I’m not surprised that Apple is determined to make it difficult to fix things when they break. Earlier this year, in January, I awoke one morning and turned on my computer, to face a blank laptop screen. The screen was dark but for a bright lighted circle in one quadrant. When I tapped the light – gingerly – the circle expanded – as on a touch screen. But my standard MacBook doesn’t have a touchscreen. Alas, in January, there were no Apple stores open for repair in all of NYC. Third party repair options were showing a one week minimum wait just to diagnose a computer problem – let alone fix it. Repair of said computer was covered by an Apple Care policy – that is, if I could satisfy Apple that I hadn’t damaged the computer by dropping it, etc.
I hadn’t. The night before I shut down my laptop, closed it, and then picked up a book to read for a while before retiring for the night. The next morning, when I returned to my desk and flipped open the screen: nothing.
Anyway, back in January, faced with deadlines and a busted machine, I had no choice but to replace my computer. Apple told me that after-the-fact, I could call them back, and they would send me a box to ship the computer back to them, and then they would tell me whether it qualified for free repair.
It’s taken me a while to export my data from old machine to new. The other day, I called Apple. After fifteen minutes of increasingly annoying questions, in which the chirpy rep told me I could of course bring the laptop for assessment to a nearby Genius Bar, I said, enough. At the moment, I’m not leaving my home for crowded indoor destinations, unless it’s for some vital and necessary purpose. She then told me I would have to answer other questions about the state of the machine, which I couldn’t do quickly. I’ve hooked up the machine with a cracked screen to an external monitor to make it functional, and it takes a minimum of 15 minutes to boot it up.
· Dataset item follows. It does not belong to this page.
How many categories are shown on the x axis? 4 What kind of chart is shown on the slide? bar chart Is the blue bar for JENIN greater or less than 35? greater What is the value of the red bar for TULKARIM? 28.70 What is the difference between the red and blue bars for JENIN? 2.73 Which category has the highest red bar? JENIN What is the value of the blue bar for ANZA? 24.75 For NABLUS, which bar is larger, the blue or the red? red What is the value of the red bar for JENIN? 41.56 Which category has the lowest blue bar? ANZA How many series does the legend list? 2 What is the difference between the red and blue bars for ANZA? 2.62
So that machine is still in limbo.
Back to the new Apple program. I note here that it only applies to some recent iPhone models. Apple’s yet to announced what it intends to do about self repair for the vast number of other products it supplies.
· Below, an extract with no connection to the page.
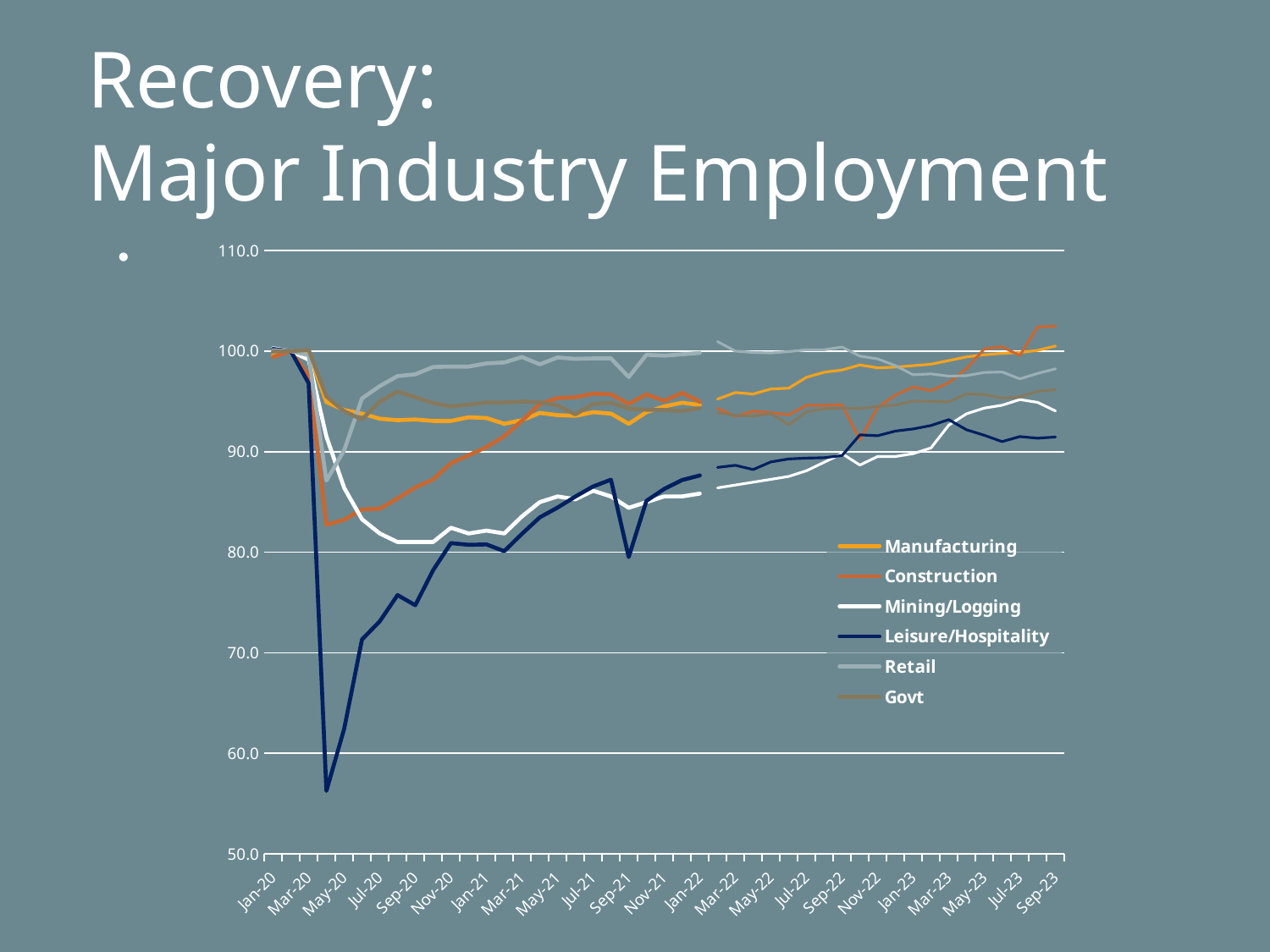
Which series falls to the lowest value in April 2020? Leisure/Hospitality In Apr-20, which is lower: Construction or Mining/Logging? Construction Is the value for Retail in Sep-23 greater or less than 90.0? greater Is the value for Construction in Sep-23 greater or less than 100.0? greater What kind of chart is shown on the slide? Line chart Does the Leisure/Hospitality line generally rise or fall from Apr-20 to Sep-23? Rise Which series has the highest value at Sep-23? Construction Is the value for Mining/Logging in Sep-20 greater or less than 90.0? less What is the title of the slide containing the chart? Recovery: Major Industry Employment Which series are listed in the legend? Manufacturing, Construction, Mining/Logging, Leisure/Hospitality, Retail, Govt How many series does the legend list? 6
I emailed Proctor yesterday to solicit his further thoughts on whether he thought Apple’s new program made a statutory right to repair less necessary:
While Apple is helping more stuff get fixed, they are still trying to maintain control over the repair process in a way that undermines our rights as product owners, and Apple can end this program at any time it pleases. It’s critical that we enact legislation to set ground rules to protect our rights around repair, and create a basic expectation for what manufacturers should do to support repair going forward.